Yes you Cannes, says Obama’s campaign manager.

June 25, 2009

After a stirring introductory film put together by DDB Chicago, the applause was loud and long when David Plouffe, manager and architect of Barack Obama’s boundary pushing presidential campaign, took the stage at Cannes this morning.

David Plouffe in Cannes

After extensive media coverage, the tactic of leveraging new media pursued by Plouffe to galvanise the USA’s electorate almost needed no explanation. But the capacity crowd was keen to hear the facts, figures and risks taken by the team first hand; particularly as Plouffe had an oratory ease to rival the man he so famously helped to power.

 As Plouffe was at pains to make clear, it was the combination of grassroots empowerment, plus digital, that had propelled Obama to power; the technology being an aid to help voters interact personally, one-to-one. The tactic mobilised an army of volunteers to their cause, 50 percent of whom had no prior political campaigning experience. It was, said Plouffe, an exercise in “giving people the responsibility to change the future of their country”. Beginning as no hopers, as Plouffe put it, they felt able to buck conventional campaigning wisdom.
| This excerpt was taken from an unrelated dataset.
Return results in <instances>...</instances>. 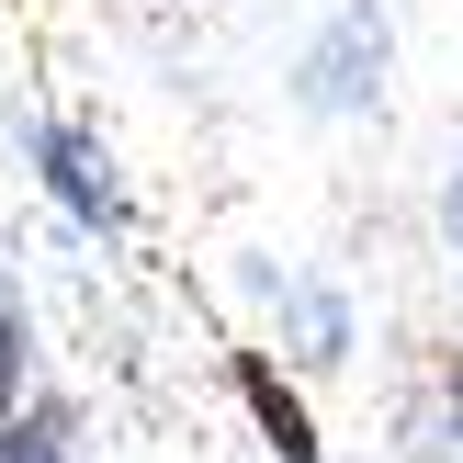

 He also conceded that rival John McCain was actually the first candidate to raise substantial funds on the internet when he’d stood against Bush four years prior, though he had, suggested Plouffe, seemingly forgotten the lessons he’d learned. Obama’s team used personal fundraising, no matter how small, as the bedrock to their campaign and gained an average contribution of 85 dollars per fundraiser, who numbered in their hundreds of thousands.

 The fundamental component to the whole scheme, said Plouffe, was Obama himself, whom he described as a “great product”. “Nothing is more powerful than authenticity,” said Plouffe, citing Obama’s ability to connect with voters, and that people had a “sensitive bull**** meter”. With this in mind, the campaign team used YouTube vlogs to reiterate the message, with Obama and Plouffe himself reminding voters personally of what they needed to do to engender the change they craved.

Obama in Plouffe's presentation

 At the beginning of the campaign’s two-year journey, the now eponymous Twitter didn’t exist and only became a factor in the final stages of the campaign. The majority of the work was done, said Plouffe, by people taking the cause into their own hands and producing content outside the official campaign. The most famous examples being by musician Will-i-am and graffiti artist Shepard Fairey, who designed the now iconic Obama posters.

 The most famous self-initiated part of the campaign for Cannes delegates, though, was “The Great Schlep” film featuring comedian Sarah Silverman. The work, put together in conjunction with Droga5 New York, has just collected a gold in the Direct Lions.